WORK INSTRUCTIONS: Swap "camera" for "viewer" in the listing lines running from the line with "How far from the observer" up to and including the line with "point (392, 155) →". Return only those lines, with everything else unchanged.

TASK DATA:
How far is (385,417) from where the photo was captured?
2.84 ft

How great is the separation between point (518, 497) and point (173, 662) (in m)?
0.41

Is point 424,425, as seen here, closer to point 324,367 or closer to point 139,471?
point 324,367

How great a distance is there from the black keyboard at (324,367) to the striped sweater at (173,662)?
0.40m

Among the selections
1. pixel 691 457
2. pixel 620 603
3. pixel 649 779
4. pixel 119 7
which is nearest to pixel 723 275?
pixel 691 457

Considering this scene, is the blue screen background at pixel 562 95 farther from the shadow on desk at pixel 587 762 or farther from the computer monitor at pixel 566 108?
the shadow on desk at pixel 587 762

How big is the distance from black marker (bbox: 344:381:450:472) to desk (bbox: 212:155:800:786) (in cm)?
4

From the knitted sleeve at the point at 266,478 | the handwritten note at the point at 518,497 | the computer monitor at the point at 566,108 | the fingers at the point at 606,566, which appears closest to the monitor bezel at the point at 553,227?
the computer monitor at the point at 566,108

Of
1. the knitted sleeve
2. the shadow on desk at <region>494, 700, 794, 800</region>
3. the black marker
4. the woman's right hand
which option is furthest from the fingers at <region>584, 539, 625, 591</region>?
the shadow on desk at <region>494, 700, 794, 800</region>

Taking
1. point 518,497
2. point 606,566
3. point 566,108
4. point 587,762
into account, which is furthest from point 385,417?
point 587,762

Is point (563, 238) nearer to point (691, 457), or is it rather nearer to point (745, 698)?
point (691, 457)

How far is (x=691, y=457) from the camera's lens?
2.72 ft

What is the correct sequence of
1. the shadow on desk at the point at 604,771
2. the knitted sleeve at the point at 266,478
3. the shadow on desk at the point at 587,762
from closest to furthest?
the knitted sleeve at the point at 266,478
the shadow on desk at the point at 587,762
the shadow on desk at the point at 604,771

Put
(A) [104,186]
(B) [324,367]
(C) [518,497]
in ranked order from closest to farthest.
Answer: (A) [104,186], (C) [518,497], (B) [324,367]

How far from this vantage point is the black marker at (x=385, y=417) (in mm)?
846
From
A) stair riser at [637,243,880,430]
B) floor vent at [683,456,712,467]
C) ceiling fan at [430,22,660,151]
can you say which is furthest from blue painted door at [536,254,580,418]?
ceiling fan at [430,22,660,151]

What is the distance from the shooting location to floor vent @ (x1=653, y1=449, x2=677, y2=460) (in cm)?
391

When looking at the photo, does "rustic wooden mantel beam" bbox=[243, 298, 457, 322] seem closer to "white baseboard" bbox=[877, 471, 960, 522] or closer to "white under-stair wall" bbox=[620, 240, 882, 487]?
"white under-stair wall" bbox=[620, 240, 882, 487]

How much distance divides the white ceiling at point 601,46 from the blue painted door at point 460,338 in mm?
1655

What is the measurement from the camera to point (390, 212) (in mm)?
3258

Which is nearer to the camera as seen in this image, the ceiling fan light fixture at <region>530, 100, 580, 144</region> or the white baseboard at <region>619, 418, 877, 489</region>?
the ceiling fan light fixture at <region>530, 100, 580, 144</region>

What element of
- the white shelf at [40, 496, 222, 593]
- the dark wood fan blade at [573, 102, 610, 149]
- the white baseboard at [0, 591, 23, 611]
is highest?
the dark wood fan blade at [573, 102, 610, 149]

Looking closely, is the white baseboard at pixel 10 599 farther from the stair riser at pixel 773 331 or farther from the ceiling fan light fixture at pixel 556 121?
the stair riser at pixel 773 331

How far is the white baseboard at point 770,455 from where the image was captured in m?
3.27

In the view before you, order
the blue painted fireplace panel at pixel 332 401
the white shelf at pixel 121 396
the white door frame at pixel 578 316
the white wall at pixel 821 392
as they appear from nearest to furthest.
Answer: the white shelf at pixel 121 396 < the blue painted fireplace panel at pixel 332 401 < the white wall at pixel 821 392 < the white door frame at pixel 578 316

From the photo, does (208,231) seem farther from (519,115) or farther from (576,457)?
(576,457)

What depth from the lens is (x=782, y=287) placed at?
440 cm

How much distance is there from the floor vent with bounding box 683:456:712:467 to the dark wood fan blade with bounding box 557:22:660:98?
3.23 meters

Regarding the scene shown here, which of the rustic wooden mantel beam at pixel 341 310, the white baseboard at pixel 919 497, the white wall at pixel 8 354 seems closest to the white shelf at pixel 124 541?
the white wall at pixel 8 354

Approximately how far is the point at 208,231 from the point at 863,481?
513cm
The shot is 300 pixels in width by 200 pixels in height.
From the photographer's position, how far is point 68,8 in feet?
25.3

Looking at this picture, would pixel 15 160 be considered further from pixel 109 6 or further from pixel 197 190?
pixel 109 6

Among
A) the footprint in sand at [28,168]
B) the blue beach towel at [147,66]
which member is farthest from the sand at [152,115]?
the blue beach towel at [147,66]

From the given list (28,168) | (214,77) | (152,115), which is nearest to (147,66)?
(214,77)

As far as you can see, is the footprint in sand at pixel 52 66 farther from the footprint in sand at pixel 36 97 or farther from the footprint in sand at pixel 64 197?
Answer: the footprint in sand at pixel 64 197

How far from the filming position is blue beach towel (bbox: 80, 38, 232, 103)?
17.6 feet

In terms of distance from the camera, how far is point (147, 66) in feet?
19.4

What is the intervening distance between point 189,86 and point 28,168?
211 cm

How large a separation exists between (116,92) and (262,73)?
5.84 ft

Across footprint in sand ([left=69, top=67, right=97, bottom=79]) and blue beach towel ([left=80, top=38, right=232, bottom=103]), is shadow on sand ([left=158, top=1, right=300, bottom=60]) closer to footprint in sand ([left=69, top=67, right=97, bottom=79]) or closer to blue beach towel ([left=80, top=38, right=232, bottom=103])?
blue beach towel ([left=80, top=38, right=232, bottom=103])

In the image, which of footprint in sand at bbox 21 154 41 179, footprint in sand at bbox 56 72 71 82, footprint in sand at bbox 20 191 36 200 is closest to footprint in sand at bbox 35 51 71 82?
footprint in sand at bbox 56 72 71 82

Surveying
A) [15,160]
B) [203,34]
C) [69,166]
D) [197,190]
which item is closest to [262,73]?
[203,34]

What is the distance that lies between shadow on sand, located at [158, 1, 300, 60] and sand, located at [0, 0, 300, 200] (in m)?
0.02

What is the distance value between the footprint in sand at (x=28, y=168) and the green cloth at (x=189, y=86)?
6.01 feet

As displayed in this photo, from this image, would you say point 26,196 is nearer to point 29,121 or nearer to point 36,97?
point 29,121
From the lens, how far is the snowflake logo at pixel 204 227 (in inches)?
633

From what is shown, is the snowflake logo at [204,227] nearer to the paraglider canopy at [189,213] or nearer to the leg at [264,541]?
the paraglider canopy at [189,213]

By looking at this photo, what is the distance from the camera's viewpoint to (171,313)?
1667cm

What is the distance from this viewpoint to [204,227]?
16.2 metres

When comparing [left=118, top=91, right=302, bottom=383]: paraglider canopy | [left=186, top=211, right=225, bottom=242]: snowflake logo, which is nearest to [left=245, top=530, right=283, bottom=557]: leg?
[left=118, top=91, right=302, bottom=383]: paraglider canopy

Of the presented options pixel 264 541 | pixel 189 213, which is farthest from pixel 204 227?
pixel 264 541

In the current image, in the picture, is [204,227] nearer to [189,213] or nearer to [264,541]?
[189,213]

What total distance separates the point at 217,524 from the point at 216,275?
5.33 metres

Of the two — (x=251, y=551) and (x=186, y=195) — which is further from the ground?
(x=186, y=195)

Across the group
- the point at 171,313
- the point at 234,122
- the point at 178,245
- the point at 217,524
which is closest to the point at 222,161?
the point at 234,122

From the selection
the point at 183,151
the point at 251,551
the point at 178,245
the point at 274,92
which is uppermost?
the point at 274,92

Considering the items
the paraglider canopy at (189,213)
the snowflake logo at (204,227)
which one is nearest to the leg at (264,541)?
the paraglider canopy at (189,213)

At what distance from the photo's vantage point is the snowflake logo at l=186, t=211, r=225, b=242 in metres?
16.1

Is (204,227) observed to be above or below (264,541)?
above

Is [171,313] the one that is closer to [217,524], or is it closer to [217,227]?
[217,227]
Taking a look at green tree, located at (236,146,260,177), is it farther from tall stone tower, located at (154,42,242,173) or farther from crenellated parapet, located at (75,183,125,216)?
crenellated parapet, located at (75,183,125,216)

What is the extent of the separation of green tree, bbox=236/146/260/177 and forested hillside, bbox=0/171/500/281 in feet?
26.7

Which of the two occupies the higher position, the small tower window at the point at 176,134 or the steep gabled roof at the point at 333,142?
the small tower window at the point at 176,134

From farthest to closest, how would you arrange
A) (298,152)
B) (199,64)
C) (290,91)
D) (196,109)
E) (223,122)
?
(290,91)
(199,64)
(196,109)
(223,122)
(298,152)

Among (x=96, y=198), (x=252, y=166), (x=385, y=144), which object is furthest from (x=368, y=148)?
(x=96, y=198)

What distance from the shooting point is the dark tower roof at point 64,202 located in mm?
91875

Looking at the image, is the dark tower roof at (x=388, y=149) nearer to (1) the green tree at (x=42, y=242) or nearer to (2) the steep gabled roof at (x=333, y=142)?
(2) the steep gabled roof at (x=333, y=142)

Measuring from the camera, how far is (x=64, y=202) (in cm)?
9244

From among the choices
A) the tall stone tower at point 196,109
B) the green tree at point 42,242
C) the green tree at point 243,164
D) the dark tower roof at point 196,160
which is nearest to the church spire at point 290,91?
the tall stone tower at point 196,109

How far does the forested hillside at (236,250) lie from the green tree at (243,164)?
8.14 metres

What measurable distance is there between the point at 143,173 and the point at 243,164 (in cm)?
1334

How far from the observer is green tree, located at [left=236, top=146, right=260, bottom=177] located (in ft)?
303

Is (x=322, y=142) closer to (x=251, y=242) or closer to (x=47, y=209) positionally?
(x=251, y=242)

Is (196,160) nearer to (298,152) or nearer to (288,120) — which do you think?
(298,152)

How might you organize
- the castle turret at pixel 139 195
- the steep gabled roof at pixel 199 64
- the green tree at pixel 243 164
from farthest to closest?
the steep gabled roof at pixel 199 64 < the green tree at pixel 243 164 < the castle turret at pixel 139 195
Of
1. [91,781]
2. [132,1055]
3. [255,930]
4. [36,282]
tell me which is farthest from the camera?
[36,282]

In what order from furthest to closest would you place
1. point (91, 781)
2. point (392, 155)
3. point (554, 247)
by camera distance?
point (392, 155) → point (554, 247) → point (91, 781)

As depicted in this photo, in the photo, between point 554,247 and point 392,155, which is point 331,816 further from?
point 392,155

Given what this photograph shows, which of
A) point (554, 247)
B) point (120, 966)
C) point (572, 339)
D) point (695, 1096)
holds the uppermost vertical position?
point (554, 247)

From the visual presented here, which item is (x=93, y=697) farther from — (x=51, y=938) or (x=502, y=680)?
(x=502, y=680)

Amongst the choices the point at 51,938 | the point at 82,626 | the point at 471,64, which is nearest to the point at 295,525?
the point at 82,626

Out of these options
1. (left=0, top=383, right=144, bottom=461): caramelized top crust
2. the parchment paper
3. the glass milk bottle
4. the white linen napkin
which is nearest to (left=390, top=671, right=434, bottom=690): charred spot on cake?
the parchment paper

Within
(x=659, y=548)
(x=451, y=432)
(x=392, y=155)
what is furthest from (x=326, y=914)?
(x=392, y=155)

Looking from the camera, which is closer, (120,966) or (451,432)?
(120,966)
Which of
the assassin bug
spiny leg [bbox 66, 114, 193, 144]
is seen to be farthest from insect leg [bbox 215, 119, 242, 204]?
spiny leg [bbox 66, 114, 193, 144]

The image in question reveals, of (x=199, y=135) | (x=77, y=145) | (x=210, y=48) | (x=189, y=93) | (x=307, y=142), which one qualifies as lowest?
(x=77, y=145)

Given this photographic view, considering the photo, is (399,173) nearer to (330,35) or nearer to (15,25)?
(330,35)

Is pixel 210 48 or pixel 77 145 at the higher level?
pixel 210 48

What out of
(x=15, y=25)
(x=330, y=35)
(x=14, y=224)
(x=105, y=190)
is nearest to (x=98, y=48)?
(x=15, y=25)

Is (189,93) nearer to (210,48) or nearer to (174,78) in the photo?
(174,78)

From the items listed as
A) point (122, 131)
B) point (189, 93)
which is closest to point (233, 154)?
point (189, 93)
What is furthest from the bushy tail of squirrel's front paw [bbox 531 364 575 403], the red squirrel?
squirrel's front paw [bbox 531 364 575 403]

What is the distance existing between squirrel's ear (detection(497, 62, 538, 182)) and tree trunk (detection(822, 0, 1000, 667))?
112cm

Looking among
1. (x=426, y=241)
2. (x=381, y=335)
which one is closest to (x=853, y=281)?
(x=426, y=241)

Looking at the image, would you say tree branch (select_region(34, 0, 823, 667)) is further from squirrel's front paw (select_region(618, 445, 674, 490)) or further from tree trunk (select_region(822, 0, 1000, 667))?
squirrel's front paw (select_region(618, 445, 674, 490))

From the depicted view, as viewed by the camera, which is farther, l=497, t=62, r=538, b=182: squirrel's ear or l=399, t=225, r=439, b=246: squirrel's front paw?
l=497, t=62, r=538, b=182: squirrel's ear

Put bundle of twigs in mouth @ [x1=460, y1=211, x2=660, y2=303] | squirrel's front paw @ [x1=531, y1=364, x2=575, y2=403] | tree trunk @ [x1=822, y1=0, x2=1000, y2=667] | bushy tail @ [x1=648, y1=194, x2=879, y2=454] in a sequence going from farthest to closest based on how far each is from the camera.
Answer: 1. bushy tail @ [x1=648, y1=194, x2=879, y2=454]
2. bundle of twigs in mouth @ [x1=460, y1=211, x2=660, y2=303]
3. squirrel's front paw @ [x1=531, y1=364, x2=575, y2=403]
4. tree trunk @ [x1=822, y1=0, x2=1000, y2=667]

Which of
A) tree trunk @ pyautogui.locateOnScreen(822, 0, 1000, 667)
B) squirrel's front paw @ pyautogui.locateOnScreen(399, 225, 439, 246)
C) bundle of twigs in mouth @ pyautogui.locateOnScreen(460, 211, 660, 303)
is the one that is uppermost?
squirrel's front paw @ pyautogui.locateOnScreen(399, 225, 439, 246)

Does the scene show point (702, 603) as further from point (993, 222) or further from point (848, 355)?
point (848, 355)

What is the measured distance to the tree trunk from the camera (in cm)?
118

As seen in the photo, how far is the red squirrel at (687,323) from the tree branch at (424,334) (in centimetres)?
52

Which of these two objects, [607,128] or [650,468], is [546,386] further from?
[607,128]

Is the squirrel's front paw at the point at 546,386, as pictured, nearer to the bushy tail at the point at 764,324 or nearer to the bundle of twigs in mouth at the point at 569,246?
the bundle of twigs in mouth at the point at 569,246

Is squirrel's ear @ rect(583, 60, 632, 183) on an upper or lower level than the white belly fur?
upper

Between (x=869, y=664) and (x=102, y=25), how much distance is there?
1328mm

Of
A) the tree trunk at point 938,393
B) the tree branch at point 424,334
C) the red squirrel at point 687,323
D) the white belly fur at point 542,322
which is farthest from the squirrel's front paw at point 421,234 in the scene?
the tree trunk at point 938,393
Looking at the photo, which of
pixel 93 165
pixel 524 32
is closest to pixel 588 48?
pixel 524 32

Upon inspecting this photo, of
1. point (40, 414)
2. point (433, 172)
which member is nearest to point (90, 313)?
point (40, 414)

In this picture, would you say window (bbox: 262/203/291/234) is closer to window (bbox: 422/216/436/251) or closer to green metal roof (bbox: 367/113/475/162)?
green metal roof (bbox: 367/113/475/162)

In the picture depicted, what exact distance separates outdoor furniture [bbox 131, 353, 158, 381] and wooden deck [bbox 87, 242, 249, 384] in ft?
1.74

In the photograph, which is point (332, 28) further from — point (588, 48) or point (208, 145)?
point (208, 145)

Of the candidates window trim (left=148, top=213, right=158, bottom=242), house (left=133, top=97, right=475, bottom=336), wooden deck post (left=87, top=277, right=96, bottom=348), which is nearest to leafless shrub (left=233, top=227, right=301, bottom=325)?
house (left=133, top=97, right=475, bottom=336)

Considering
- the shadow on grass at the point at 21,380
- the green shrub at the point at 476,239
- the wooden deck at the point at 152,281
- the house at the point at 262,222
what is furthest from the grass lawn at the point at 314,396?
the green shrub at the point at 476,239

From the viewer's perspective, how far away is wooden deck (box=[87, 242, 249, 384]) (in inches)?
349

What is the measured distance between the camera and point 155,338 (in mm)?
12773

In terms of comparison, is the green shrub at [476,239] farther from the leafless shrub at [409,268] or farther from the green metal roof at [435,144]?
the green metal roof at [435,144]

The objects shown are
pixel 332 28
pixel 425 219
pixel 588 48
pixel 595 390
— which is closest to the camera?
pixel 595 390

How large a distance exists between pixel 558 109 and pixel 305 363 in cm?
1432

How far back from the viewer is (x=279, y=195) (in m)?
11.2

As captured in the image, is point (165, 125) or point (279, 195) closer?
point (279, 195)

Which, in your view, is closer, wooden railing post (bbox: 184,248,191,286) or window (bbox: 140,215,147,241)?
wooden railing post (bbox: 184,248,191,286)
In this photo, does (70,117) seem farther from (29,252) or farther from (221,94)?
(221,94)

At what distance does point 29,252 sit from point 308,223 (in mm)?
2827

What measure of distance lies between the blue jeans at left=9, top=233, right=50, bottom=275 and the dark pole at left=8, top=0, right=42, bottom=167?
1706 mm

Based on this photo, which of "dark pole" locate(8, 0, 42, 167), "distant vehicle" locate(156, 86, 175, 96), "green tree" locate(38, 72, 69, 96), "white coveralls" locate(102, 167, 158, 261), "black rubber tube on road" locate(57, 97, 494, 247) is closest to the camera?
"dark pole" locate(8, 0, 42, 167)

EXERCISE SOLUTION:
How far from the observer is green tree, located at [left=236, top=146, right=260, bottom=177] located (in ft)?
303

Is (x=322, y=142) closer to (x=251, y=242) or closer to (x=47, y=209) positionally?
(x=251, y=242)

Is (196,160) nearer to (298,152) or nearer to (288,120) — which do you think?
(298,152)

How might you organize
- the castle turret at pixel 139 195
- the steep gabled roof at pixel 199 64
- the green tree at pixel 243 164
from farthest to closest?
the steep gabled roof at pixel 199 64 < the green tree at pixel 243 164 < the castle turret at pixel 139 195
Of
1. [91,781]
2. [132,1055]
3. [255,930]
4. [36,282]
tell me which is farthest from the viewer?
[36,282]

In what order from furthest to closest would you place
1. point (91, 781)
2. point (392, 155)
3. point (554, 247)
by viewer distance?
point (392, 155) → point (554, 247) → point (91, 781)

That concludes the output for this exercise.